MOSCOW (AP) -- Many of the Russian cities hosting the 2018 World Cup will have trouble finding the money to build soccer stadiums and improve transit links and other infrastructure, the Standard & Poor's ratings agency has warned.
Seven of the 11 Russian host cities will have to borrow money or receive much more support from the federal government than is now planned, the U.S. ratings agency said.
Unless the Russian government steps up its funding "the current poor state of municipal infrastructure in the host cities means the standards of infrastructure at tournament venues are likely to be lower than in the past," S&P said in a report.
The Russian government estimates the total 2018 World Cup budget at $22 billion, which already is much higher than Brazil's budget of $13.6 billion for the 2014 World Cup. The Russian government has also said it would restrict its World Cup support to sports-related construction.
Russia's local governments, however, have put the total cost for the 2018 World Cup at up to $43 billion, which includes new metro lines, roads, airports and utility upgrades.

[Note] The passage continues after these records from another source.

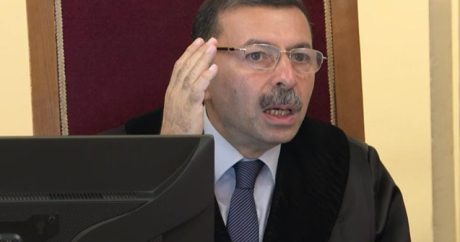 Tanınmış hakim təqaüdə göndərilir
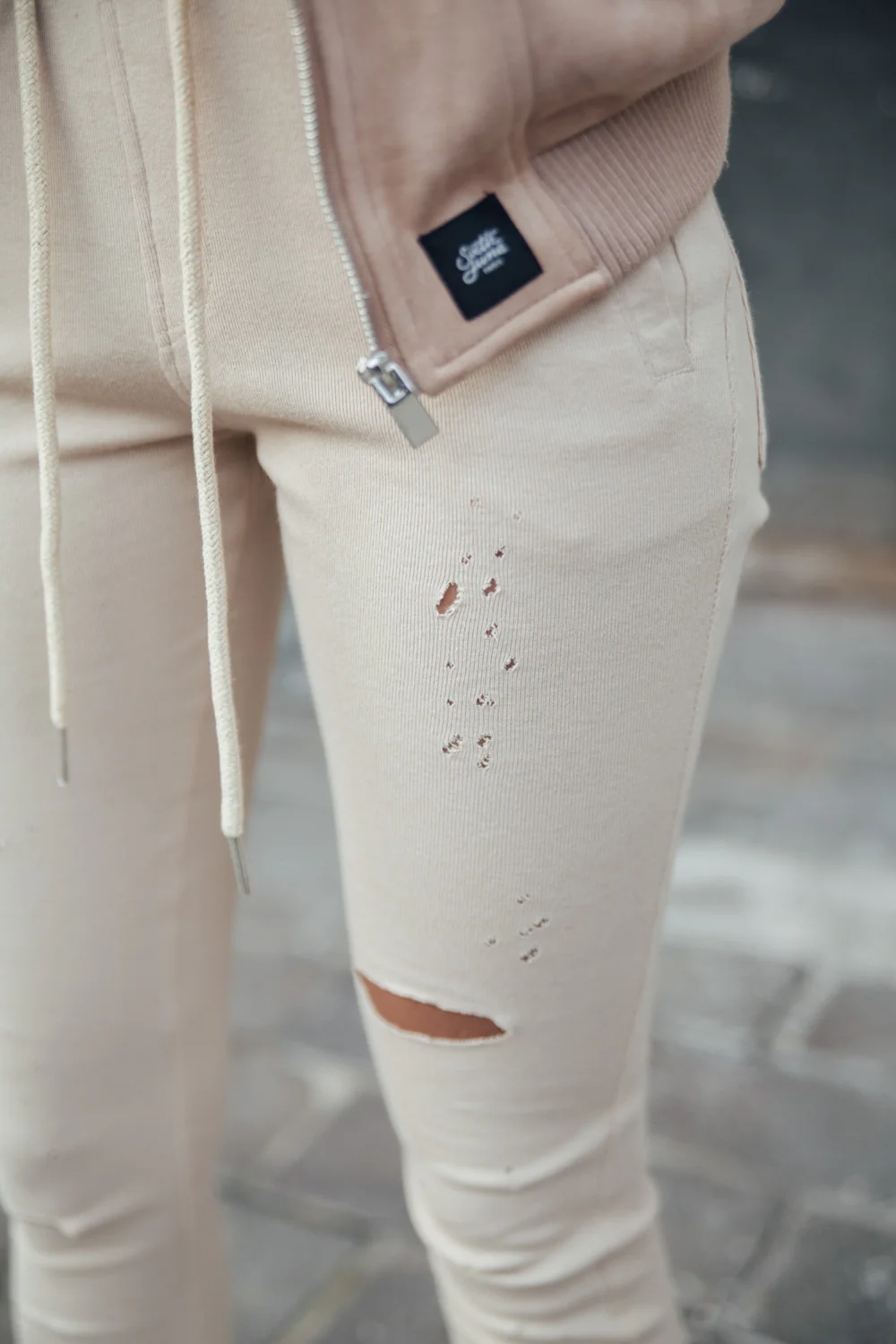 Jogging biker Femme destroy beige W2336CPA - Image 2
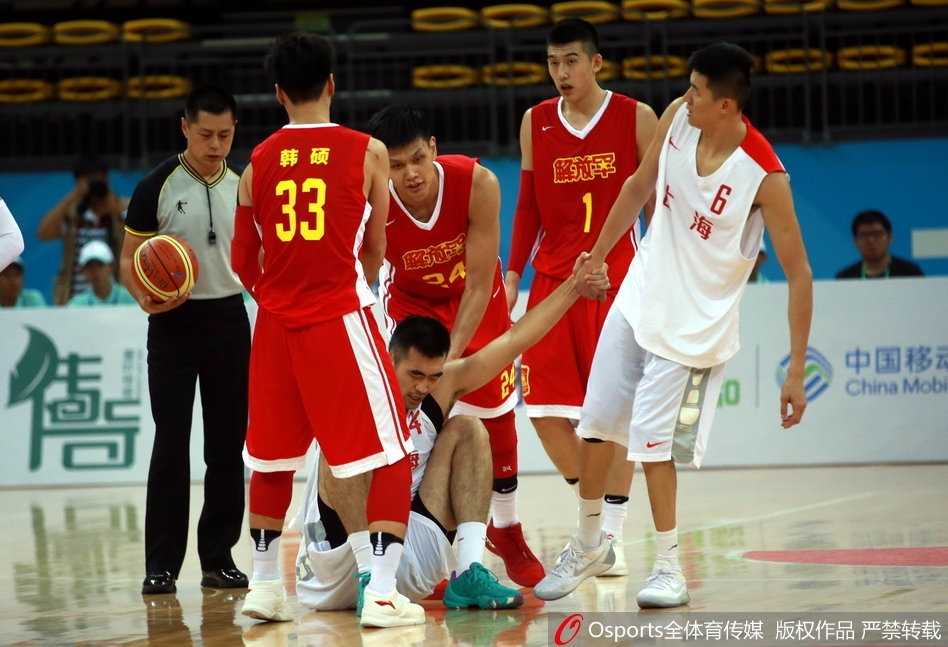 进球后上海队替补席全体起立欢呼，球员们激情拥抱，团队篮球的喜悦感染全场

But for most of them, "slowing economic growth, material spending pressure triggered by a presidential call for public salary increases and very modest fiscal flexibility" will make it difficult to find sufficient funds, Standard & Poor's said.
S&P said four Russian cities should have no trouble covering their 2018 World Cup expenditures: Moscow, St. Petersburg, Kazan and Sochi. Among the remaining seven, those facing the biggest difficulties are Kaliningrad, Samara and Saransk, it said.
Michel Platini, president of the European soccer body UEFA, met with Russian President Vladimir Putin in Sochi on Wednesday after touring some 2014 Olympic construction sites with Russia's sports minister.
"Honestly speaking, it would have been much more interesting to see the stadiums being built for the World Cup," Russian news agencies quoted Platini as saying. "In any case, I can state that the work is going ahead."
Putin thanked Platini for praising the performance of the Russian national soccer team in the 2014 World Cup qualifiers.
"To hear such an assessment from such a specialist like you is really nice," Putin said during the televised meeting.
In its report, S &P encouraged Russia's federal government to step in as it has done ahead of other international events, including the 2014 Winter Olympics in Sochi, but cautioned that Russia may find this more difficult now because of slower economic growth and higher spending.
Russian expenditures for the 2014 Sochi Olympics are estimated to eventually be about $50 billion — the most expensive Olympics ever, significantly higher than the $14.3 billion spent by London in 2012.
The ratings agency report said Russia's federal and local governments may have underestimated their World Cup costs because "budgets for large capital projects in Russia have often exceeded initial estimates."
One main reason for this is Russia's rampant corruption, which is particularly high in road construction and other building projects.